After Cappodocia I had no idea where to go next on this trip around Turkey that I didn’t plan to take but somehow ended up taking anyway.
Then I found a flight to Antalya for less than £20 and I thought ‘right, that’ll do me’ and off I went.

Antalya is on the Mediterranean coast of Turkey, known as the Turquoise Coast

Art museum

I spent just one day there. It was quite busy, since it was a Turkish holiday. Temperatures were around 34 degrees; I felt like a little ball of sweat walking round so I do wonder how these women do it, complete with sleeves and headscarves.
From Antalya my next job was to take a Dolmus (a little minibus) to Kas (pronounced: cash), which is a four hour bus ride away and cost a bargain 12 lira (less than four euros).
The bus was full up when we left the station and then a bit further out we stopped at a bus stop where four young women were waiting, each with a large suitcase. ‘I suppose they’ll have to wait for the next bus’, I thought. Wrong. The driver produced four little collapsable stools out from under his seat and placed them in the aisle. He then sat each woman on one of them, with her bag in front of her. To say the little minibus was crammed to capacity would be an understatement.
Kas is a nice little town. It is about as far south as you can get in mainland Europe, on a similar latitude to Tunis. This means it gets very hot in summer, although by the time I got there mid-September it was starting to get a little more comfortable.

sunset in Kas
Kas was a lot quieter than Antalya. Firstly, the Turkish holiday was coming to an end but also Kas is just that bit too far from any airport, making it a lot less visited than other coastal towns.

Pretty little harbour in Kas
I liked it. It has an idyllic little harbour and also little platforms where you can sunbathe or get down into the water for a swim, for the price of buying an occasional drink or snack from the cafe that own them (although this is not an obligation apparently).
In Kas I joined a short sailing trip, along with nine other people, sailing up the coast in the direction of Fethiye.
My co-travellers were a mixed bunch. There was one other Brit; three minutes of conversation with him taught me that his political viewpoint was somewhere to the right of Hitler, so I spent the rest of the trip avoiding him.
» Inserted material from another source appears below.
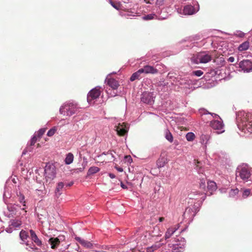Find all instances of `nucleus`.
Here are the masks:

Then there was a French man with a mute wife, who complained that everything was boring. There was a Dutch woman who spoke to me in Dutch every day, presumably assuming that I understood her (the first time it happened I smiled and nodded. Obviously that was an appropriate response because she kept on doing it after that. It gets to the point where it is too awkward to say ‘I don’t speak Dutch’ and so you have no choice but to carry on).
My favourite co-traveller was a woman, probably on the far side of sixty years young, who on the last night got up and performed Tom Jones’ Sex Bomb for us all (much to the horror of her husband).
Sexbomb sexbomb you’re a sexbomb
You can give it to me when I need to come along
Sexbomb sexbomb you’re my sexbomb
And baby you can turn me on turn me on darlin’
Our captain was a funny man. Rarely seen without a bottle of beer in his hand, he told me he had come to the coast as a ‘young man’ from a small town in Turkey. Well I suppose that is what happens at the coast; people are able to live a different life, free from the constraints placed on them in more conservative Turkey.

There’s nothing quite like stopping in the middle of calm, clean water to go out and swim or snorkel
Categories: Turkey, Uncategorized
Hello Sarah oh I needed to see blue skies and blue seas. It looks really lovely here and I’m quite envious. London is dark nights and you can feel autumn really knocking on the door now. I hate it and your blog really cheered me up. Sending you my love xxx
You know I’ve been feeling so homesick ever since my last trip back. What I need to do is visit again in November or something, when it’s all dark days and drizzle, that would soon change my mind I’m sure.